■ Texte à lire
-=-=-=-=-

A la demande de la commission des affaires économiques (CAE) du Sénat et sur proposition de Franck Montaugé, un débat relatif au programme Territoires d’industrie s’est déroulé mardi 14 janvier 2025 en séance publique. En préambule, le sénateur Montaugé a rappelé l’intérêt de ce dispositif mais a également souligné ses limites actuelles.
« Monsieur le Président, Monsieur le Ministre, Chers collègues,
La réindustrialisation demeure un objectif essentiel pour la création d’emplois et le recouvrement de notre souveraineté nationale. Aujourd’hui le niveau de croissance et les plans sociaux nous font craindre un recul important. C’est dans ce contexte que je m’exprimerai à la place de Rémi Cardon, rapporteur au nom de mon groupe de la mission d’information consacrée au programme « Territoires d’industrie », qui m’a demandé de l’excuser auprès de vous.
Sur le fond et aussi parce que je l’avais personnellement proposé à la CAE, je me réjouis que le Sénat s’engage de la sorte dans des contrôles sur le terrain de l’efficacité de nos politiques publiques.
Le programme Territoires d’industrie couvre aujourd’hui environ la moitié des établissements publics de coopération intercommunale. Sa logique de « carte blanche » aux territoires, avec un pilotage au niveau local en binôme élu/industriel est pertinente. de fait, elle a séduit aussi les territoires, puisque 85% des Territoires d’industrie retenus en 2018 ont de nouveau candidaté en 2023.
Pour autant, les évaluations macro‑économiques montrent que les effets du programme sur l’activité industrielle sont mitigés. Nous ne vous en ferons pas grief Monsieur le Ministre et je salue les travaux menés par Monsieur Gueusquin que j’ai pu apprécier dans le Gers.
Ce que nous pouvons en revanche regretter c’est que vous ayez reconduit le programme en 2023, sans qu’il ait fait l’objet d’une évaluation sérieuse. La Cour des comptes a d’ailleurs publié à l’automne dernier un avis sévère sur la conduite du programme, estimant que le bilan publié par le Gouvernement, qui évoquait triomphalement plusieurs dizaines de milliers d’emplois créés, relevait, je cite, « uniquement de la communication ».
Si cette évaluation avait été faite, on aurait constaté que les effets macro-économiques ne sont pas partout au rendez-vous. Les territoires labellisés devaient notamment bénéficier d’un accès privilégié aux outils de droit commun déployés par les opérateurs partenaires, comme par exemple les accélérateurs de Bpifrance. Or, cette priorisation n’a pas eu lieu.
Nous avons fait, nous, parlementaires, une première évaluation qualitative et territorialisée du programme, avec les outils et les moyens dont nous disposions mais il est désormais absolument nécessaire d’intégrer les périmètres des Territoires d’industrie dans des outils de suivi plus robustes, afin de pouvoir disposer de données fiables pour évaluer en profondeur cette politique publique ô combien nécessaire et justifiée.
Je vous remercie. »
Franck Montaugé a ensuite plaidé face à Marc Ferracci, Ministre chargé de l’Industrie et de l’Énergie, pour une ouverture du programme à l’ensemble des territoires afin que tous puissent contribuer à un développement économique conforme aux principes édictés dans le cadre de la planification écologique.

-=-=-=-=-

■ Contenu des données
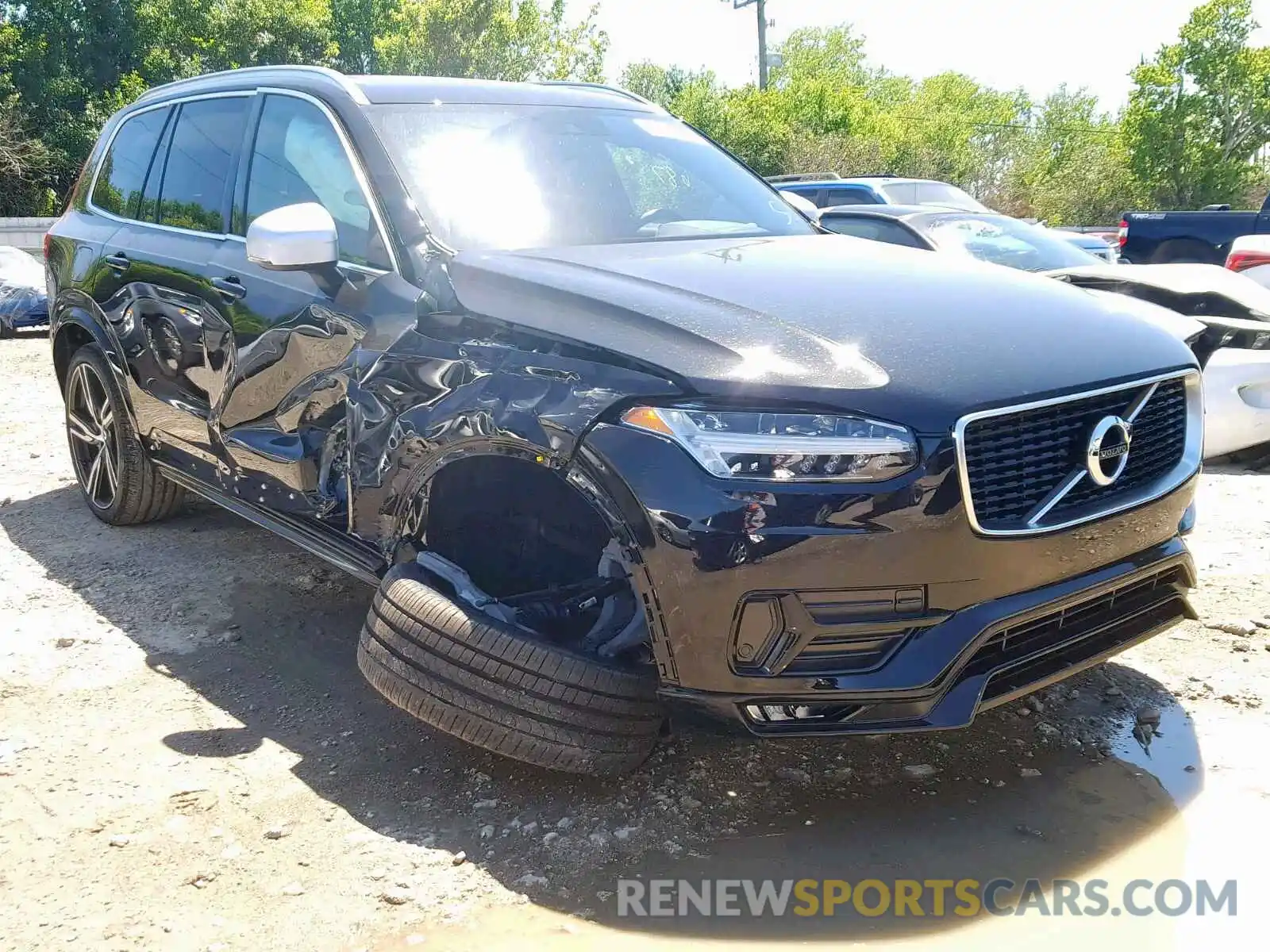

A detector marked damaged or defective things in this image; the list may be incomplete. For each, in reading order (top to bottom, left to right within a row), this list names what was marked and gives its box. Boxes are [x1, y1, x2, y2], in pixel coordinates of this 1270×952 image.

detached front tire [64, 347, 185, 530]
damaged black volvo xc90 [44, 68, 1203, 777]
detached front tire [358, 566, 665, 777]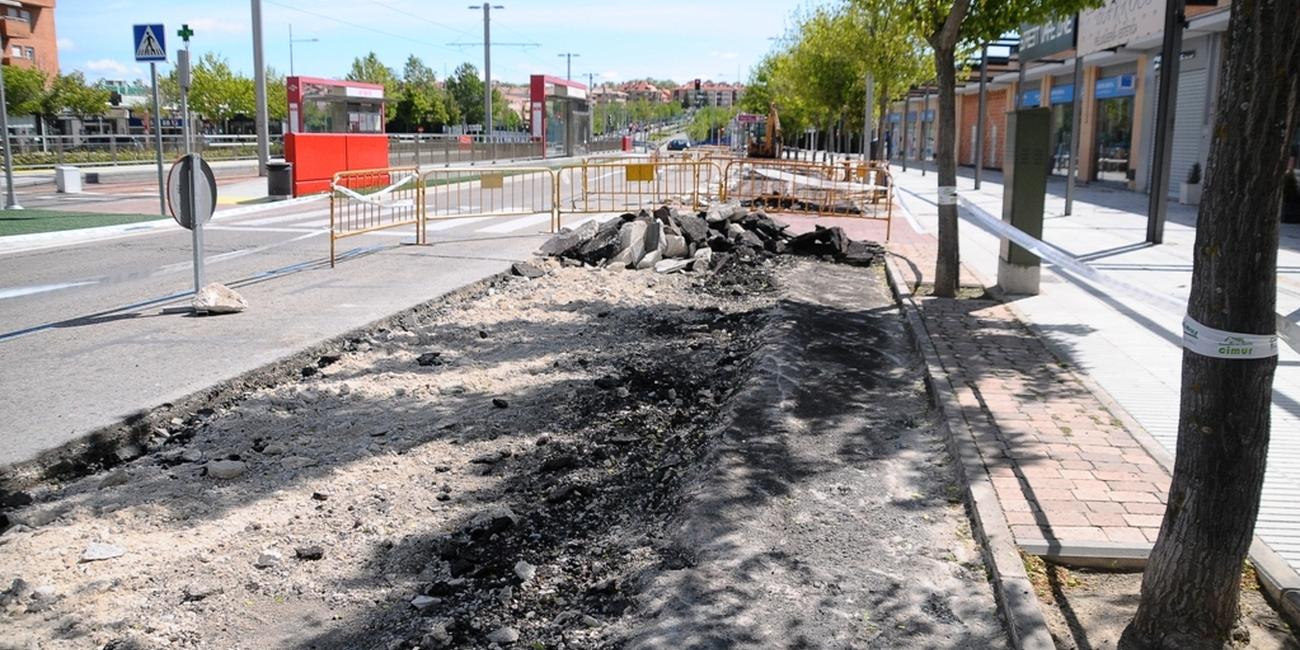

-=-=-=-=-

■ Vos tâches
- 1) Reproduisez sans aucune modification le passage du texte sur le programme Territoires d'industrie qui va de « Franck Montaugé a » jusqu'à « la planification écologique. » inclus.
- 2) D'après le texte sur le programme Territoires d'industrie, quelle part des Territoires d'industrie retenus en 2018 ont de nouveau candidaté en 2023 ?
- 3) Rédigez la suite du texte sur le programme Territoires d'industrie en partant de sa dernière phrase.

■ Réponses fournies
- 1)
Franck Montaugé a ensuite plaidé face à Marc Ferracci, Ministre chargé de l’Industrie et de l’Énergie, pour une ouverture du programme à l’ensemble des territoires afin que tous puissent contribuer à un développement économique conforme aux principes édictés dans le cadre de la planification écologique.

- 2) 85 % d'entre eux.

- 3)
« Il est utile d’aborder ce soir la question de l’avenir du programme « Territoires d’industrie ». Dans un contexte économique national en forte dégradation – Fabien Gay l’a éloquemment rappelé – le rapport sénatorial souligne les insuffisances et les manquements du dispositif mais il fait aussi le constat de sa pertinence.
Au regard de l’expérience gersoise débutée en 2008 et qui s’est confortée en 2023, je pense qu’il faut donner une nouvelle ambition à « Territoires d’industrie », au profit de tous les territoires de notre pays sans exception et j’insiste sur ce point.
A l’ère et dans l’urgence des transitions écologique, énergétique et climatique, nous avons urgemment besoin d’une économie territoriale repensée au plus près des besoins de notre population et des enjeux de transition à relever. La planification écologique des transformations de l’économie française ne peut se limiter à quelques gigafactories de batteries électriques et à la décarbonation énergétique des process.
Gardez le meilleur de « Territoires d’industrie », donnez suite monsieur le Ministre aux recommandations du Sénat pour les programmes en cours et, je vous pose la question : comment comptez-vous stimuler les autres territoires ruraux qui ne demandent qu’à prendre leur part du développement nécessaire à notre avenir collectif, pour peu qu’on les accompagne dans une démarche structurée ?
Le potentiel est ici immense et je vous demande de ne pas passer pas à côté. Merci donc de nous dire, Monsieur le Ministre, quelle est l’ambition du Gouvernement en matière de développement économique territorial résultant – tous les mots ont leur importance – de la planification écologique dont notre pays a besoin ? En espérant que cette planification écologique soit toujours d’actualité pour votre Gouvernement mais vous allez peut-être nous rassurer à ce propos. Je vous remercie. »
Marc Ferracci, Ministre de l’Industrie et de l’Energie a répondu :
« Dans le prolongement de la réponse que j’ai faite à Monsieur Yannick Jadot, la planification écologique est une innovation d’un point de vue institutionnel pour notre pays. Vous le savez, nous avons un secrétariat général à la planification écologique placé directement sous l’autorité du Premier ministre depuis maintenant plusieurs années.
Cette planification se poursuit. La programmation pluriannuelle de l’énergie et la stratégie nationale bas-carbone sont deux documents qui ont été soumis à la concertation. Les concertations se sont terminées et nous sommes en train avec ma collègue Agnès Pannier-Runacher d’envisager la prise en compte des remontées de ces concertations.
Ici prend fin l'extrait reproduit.